Song by George Givot
- Released: 1955
- Genre: Italian-style pop
- Label: Walt Disney
- Composer: Sonny Burke
- Lyricist: Peggy Lee

= Bella Notte =

US 1955 song

"Bella Notte" (Italian for "Beautiful Night") is a romantic song for the 1955 animated motion picture Lady and the Tramp from Walt Disney Productions. The music was composed by Sonny Burke and the lyrics were written by Peggy Lee. The song was performed in the film by George Givot, who also provided the voice of Tony. It is sung onscreen during the falling in love over a shared plate of spaghetti sequence.

Peggy Lee recorded the song for herself for a 1955 Decca release with a choir and orchestra led by Victor Young.

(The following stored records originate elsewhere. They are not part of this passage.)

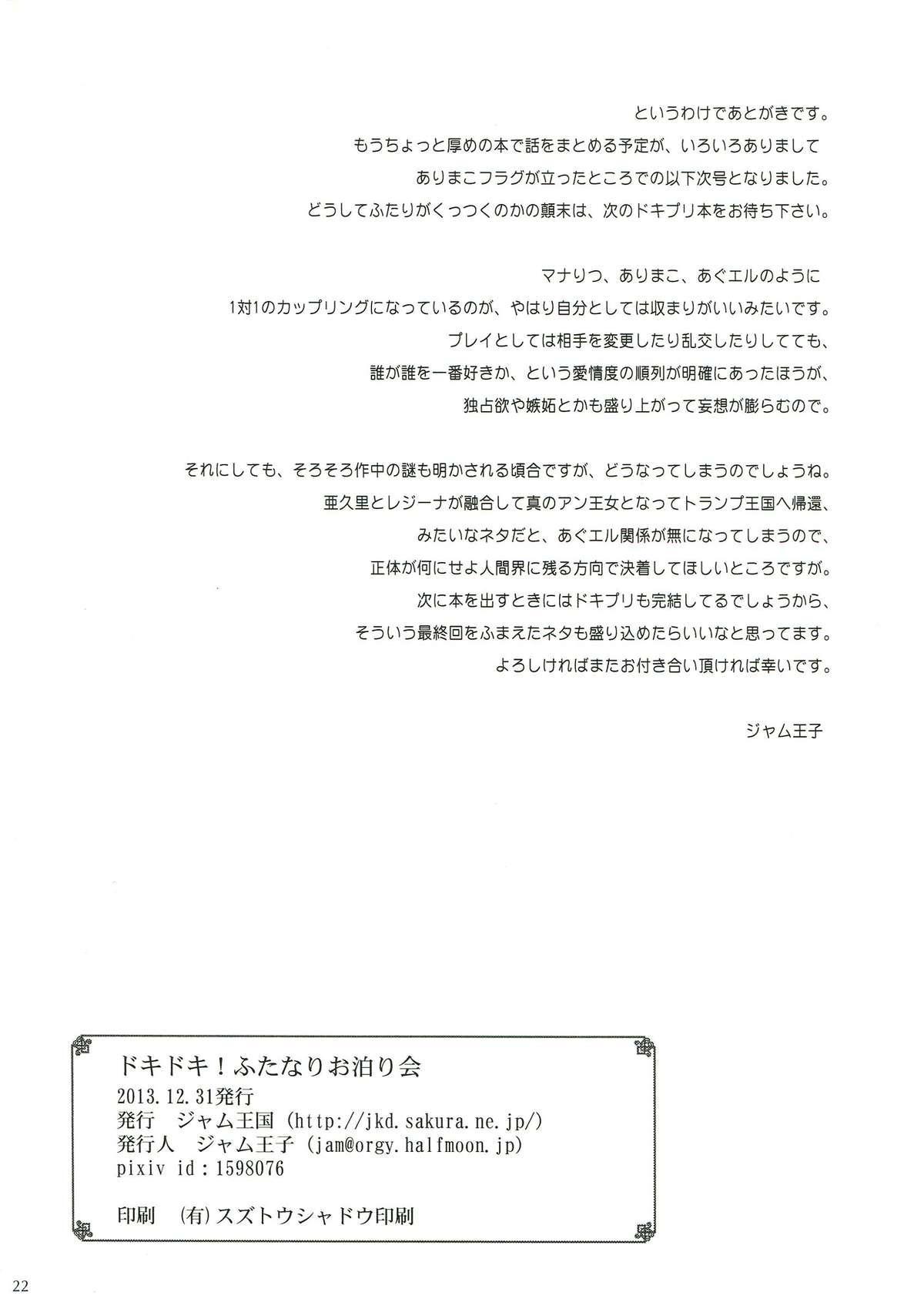Dokidoki! Futanari Otomari Kai 21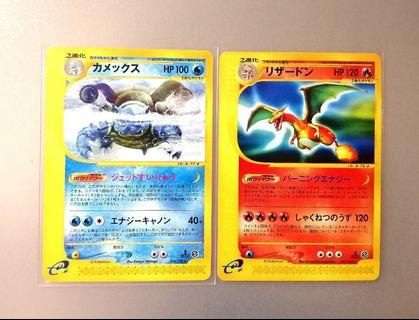 1st Edition Charizard and Blastoise E-Series Expedition Card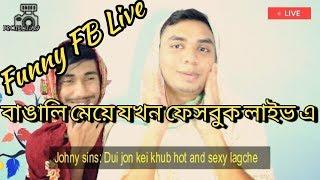 বাঙালি যখন FB লাইভ এ|চরম মজার ফানি ভিডিও নাটক|Bangla new funny video 2018|Bangladeshi Comedy natok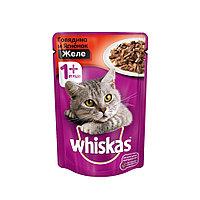 Влажный корм для кошек Вискас Желе Говядина и Ягнёнок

The song has also been recorded for a Disneyland album, sung by Bob Grabeau.

Ronnie Hilton recorded the song, and Siw Malmkvist recorded the song in Swedish, releasing it on a record in February 1956. The song has also been recorded by Vikingarna on the 1979 album Vikingarnas julparty and Christer Sjögren himself on the 1994 Christmas album När ljusen ska tändas därhemma.

Mark Salling, Kevin McHale, and Chord Overstreet recorded the song, and performed it on twenty-second episode and season two finale of Glee on May 24, 2011.